The Times has rushed out an online piece headed “Emergency EU meeting to break talks deadlock”, reporting the break-up of the foreign ministers’ meeting in Brussels, without progress being achieved, and the scheduling of a further meeting on Monday.
In this piece also, it reports that Jack Straw has admitted that attempts to agree the constitution could break down.
By any measure, that alone is an important development. But I listened in vain for any mention of it on the BBC Radio 4 PM programme. With a full hour for “the latest news and sports”, you would have thought that such an even would have rated at least a mention – but no. Any mention was similarly absent from the BBC main evening television news, and from Sky news. Both channels chose to lead on London being short-listed to host the Olympics some time in the distant future.
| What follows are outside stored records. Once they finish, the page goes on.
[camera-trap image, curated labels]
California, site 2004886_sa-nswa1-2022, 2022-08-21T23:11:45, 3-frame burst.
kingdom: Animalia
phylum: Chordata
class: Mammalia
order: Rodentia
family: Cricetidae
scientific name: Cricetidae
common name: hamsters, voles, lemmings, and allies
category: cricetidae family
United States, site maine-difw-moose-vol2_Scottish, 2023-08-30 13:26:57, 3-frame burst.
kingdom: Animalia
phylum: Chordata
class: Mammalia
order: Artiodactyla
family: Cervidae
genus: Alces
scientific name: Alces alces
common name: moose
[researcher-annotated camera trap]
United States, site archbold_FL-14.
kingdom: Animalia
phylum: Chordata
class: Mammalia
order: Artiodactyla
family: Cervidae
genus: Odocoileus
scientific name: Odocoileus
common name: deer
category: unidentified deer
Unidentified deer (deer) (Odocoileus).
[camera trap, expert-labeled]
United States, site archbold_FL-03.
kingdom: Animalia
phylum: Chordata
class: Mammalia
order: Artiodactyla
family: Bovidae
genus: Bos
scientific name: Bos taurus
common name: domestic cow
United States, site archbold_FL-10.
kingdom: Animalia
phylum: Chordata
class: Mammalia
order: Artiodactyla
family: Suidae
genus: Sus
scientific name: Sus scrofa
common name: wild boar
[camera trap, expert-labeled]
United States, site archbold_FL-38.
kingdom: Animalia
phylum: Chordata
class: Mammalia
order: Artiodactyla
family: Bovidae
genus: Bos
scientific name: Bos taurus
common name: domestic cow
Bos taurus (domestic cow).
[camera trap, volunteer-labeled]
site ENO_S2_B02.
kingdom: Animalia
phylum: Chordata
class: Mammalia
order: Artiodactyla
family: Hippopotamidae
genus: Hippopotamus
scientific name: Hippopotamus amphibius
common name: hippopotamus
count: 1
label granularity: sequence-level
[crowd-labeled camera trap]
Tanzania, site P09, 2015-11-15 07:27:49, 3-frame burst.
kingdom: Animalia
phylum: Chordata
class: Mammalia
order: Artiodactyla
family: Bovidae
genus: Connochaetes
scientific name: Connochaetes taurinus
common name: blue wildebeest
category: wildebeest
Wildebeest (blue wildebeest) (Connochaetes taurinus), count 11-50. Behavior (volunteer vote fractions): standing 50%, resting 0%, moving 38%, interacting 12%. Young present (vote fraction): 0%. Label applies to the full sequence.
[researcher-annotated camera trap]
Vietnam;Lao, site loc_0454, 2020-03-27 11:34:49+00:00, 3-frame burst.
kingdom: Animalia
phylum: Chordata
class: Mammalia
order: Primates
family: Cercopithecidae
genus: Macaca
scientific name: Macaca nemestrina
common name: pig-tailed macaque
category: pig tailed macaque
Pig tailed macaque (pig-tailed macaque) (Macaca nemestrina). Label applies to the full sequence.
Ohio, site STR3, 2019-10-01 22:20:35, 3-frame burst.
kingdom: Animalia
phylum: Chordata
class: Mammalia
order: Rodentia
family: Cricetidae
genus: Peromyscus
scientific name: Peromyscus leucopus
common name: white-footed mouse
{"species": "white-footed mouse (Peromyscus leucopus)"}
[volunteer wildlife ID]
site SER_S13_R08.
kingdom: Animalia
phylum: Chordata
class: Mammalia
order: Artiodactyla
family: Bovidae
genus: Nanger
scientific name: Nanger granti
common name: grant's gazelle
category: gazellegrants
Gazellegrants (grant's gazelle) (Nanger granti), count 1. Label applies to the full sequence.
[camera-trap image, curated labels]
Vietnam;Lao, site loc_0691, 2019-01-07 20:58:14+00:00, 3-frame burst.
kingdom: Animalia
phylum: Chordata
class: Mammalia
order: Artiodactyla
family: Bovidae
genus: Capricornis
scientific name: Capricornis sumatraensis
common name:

All right, interest in the EU may be a “nerdy” thing, and perhaps very few people are interested in the ins-and-outs of every development relating to the constitution, as I have been told. But I don’t buy any argument that today’s events would be of no interest to the public at large. I simply do not buy it.
We have reached an important milestone in the progress – or lack of it – towards the constitution. It is of significant public interest, it is important, and the public have a right to know what is happening from public broadcasters.
That there is such deafening silence has to say something for their news values – or worse. Are we seeing an agenda here, or what? Can it really be just that the media have become so detached from reality, or so incompetent, that they cannot see the value and importance of this development? What is it with these people. Somebody put me out of my misery, please!